Anger coursed through him, making him shake like she was. His hands tightened around her tiny waist. “So what do I think,” he mused again. “I think you make a beautiful bride, Megan Lynch.”
He had once planned on asking her to be his; he’d even bought the ring. But he had never gotten the chance to give it to her before she’d broken up with him, before she’d broken him.
She flinched as if he’d insulted her. But she’d never been able to accept a compliment as anything but a lie. She’d actually accused him of lying to her, of using her.
His blood heated. This was why he couldn’t protect her—because he wanted to hurt her—like she had hurt him, like her marrying another man was hurting him all over again. “So let me be the first to kiss the bride...”
He gripped her small waist and dragged her up so her feet dangled above the floor.
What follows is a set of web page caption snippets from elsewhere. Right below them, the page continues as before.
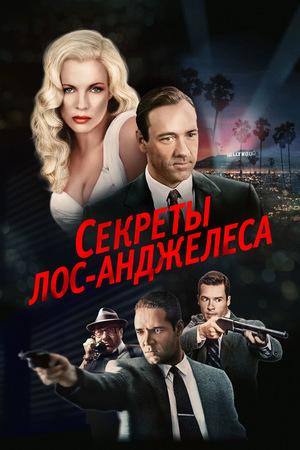 Фильм «Секреты Лос-Анджелеса» (1997)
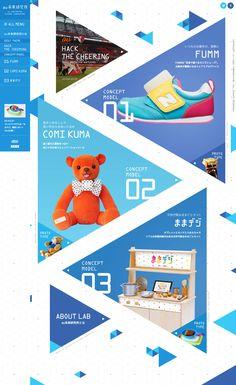 au未来研究所 Sale Banner, Web Banner, Web Layout, Layout Design, Kids Web, Catalog Design, Website Design Inspiration, Love Design, Graphic Design Art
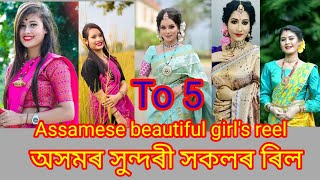 Assamese beautiful girl's reel  Top 5 /অসমৰ সুন্দৰী সকলৰ ৰিল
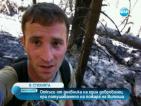 Николай Василковски: Хората, които гасиха пожара, са герои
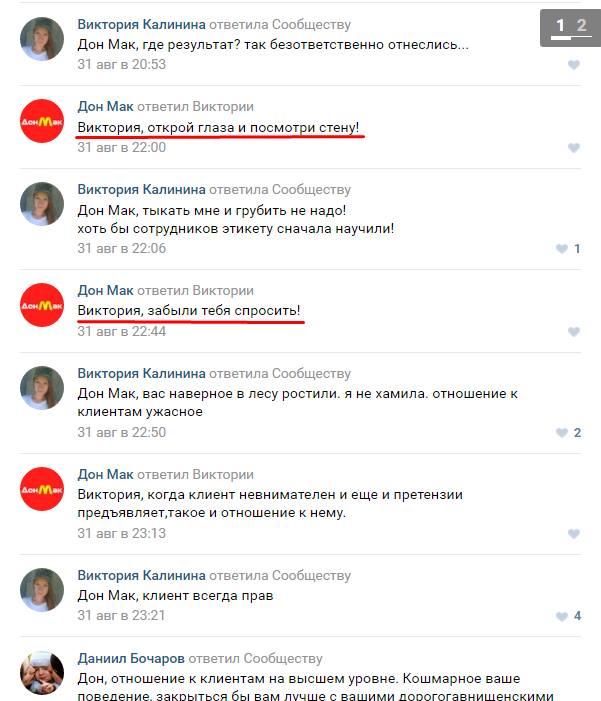 Фальшивый McDonald's боевиков ДНР посылает критиков матом: опубликована переписка (2)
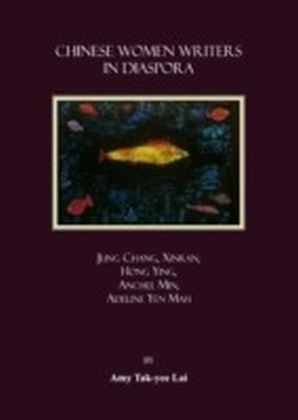 Chinese Women Writers in Diaspora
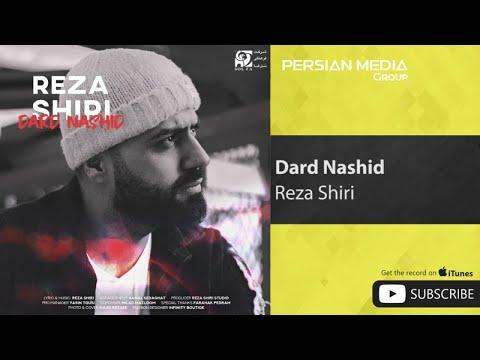 Reza Shiri - Dard Nashid ( رضا شیری - درد نشید )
She gasped in shock, her breath whispering across his lips as he lowered his mouth to hers. Her lips were as soft as he remembered, her taste as sweet. He had missed this so much. He’d missed her. He deepened the kiss. Pressing his lips tightly against hers, he slid his tongue into her mouth.
A moan rumbled in her throat. And her hands clasped the back of his head, her fingers sliding over his short hair. She stilled as she touched one of the scars. Those wounds hadn’t hurt, though, at least not in comparison to what she’d done to him.
Remembering the pain she’d caused him, he dragged his mouth from hers. Then he lowered her until her feet touched the floor again. When he released her, she swayed and her palm pressed against his chest. His heart leaped beneath her touch, and she must have felt it because she jerked her hand away.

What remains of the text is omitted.